(Text-to-region grounding data)
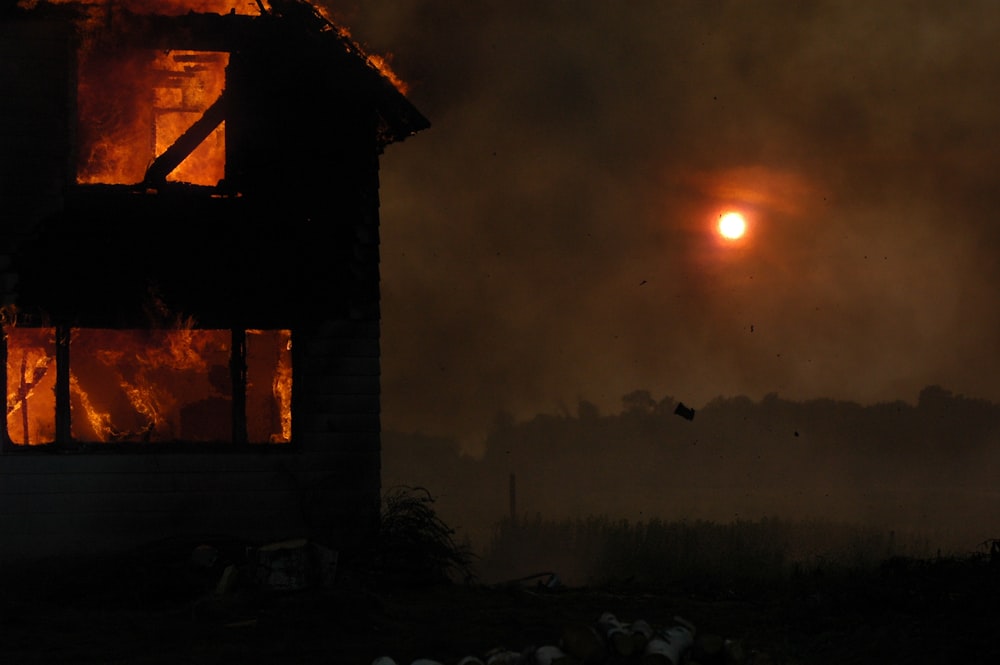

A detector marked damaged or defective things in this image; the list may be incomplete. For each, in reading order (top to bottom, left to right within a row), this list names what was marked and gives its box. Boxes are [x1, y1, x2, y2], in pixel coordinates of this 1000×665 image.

charred wood beam [143, 91, 227, 187]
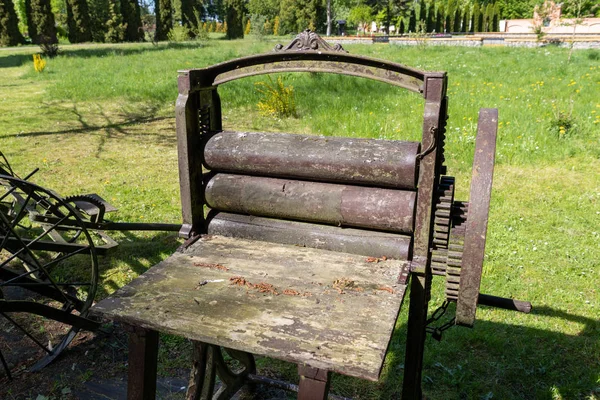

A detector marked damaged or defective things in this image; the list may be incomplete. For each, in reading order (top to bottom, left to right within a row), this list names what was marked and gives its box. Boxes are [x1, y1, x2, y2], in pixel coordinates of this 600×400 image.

rusty metal [204, 130, 420, 188]
rusty metal [206, 173, 418, 233]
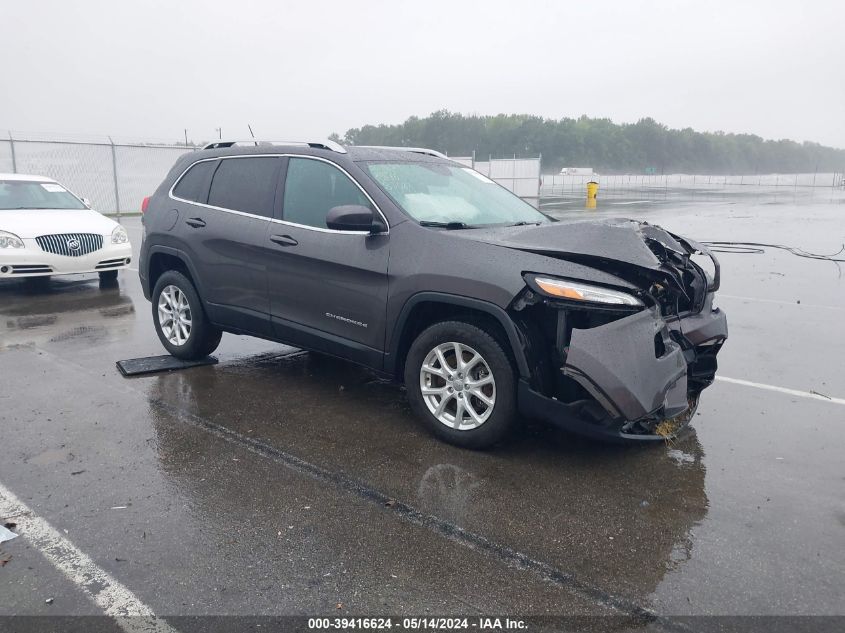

WORK ORDER.
Return the data verbatim, leaving out the pictures it holds.

RESULT.
A detector marked damaged or defective things in this image; the list may be incomplete. For each, in reading order (top to bottom, left to right within a row), this list names what was marked and gives its box. Boxes are [x1, y1, x2, y2], in pixel coordinates of this 1000×665 image.

charred wood beam [143, 91, 227, 187]

A detector marked damaged or defective things in this image; the list may be incomplete. For each, in reading order (top to bottom, left to right within a row), this list names what was marked and gives its box. Boxes are [x1, y1, x2, y2], in pixel coordinates of this 600×400 image.

rusty metal [204, 130, 420, 188]
rusty metal [206, 173, 418, 233]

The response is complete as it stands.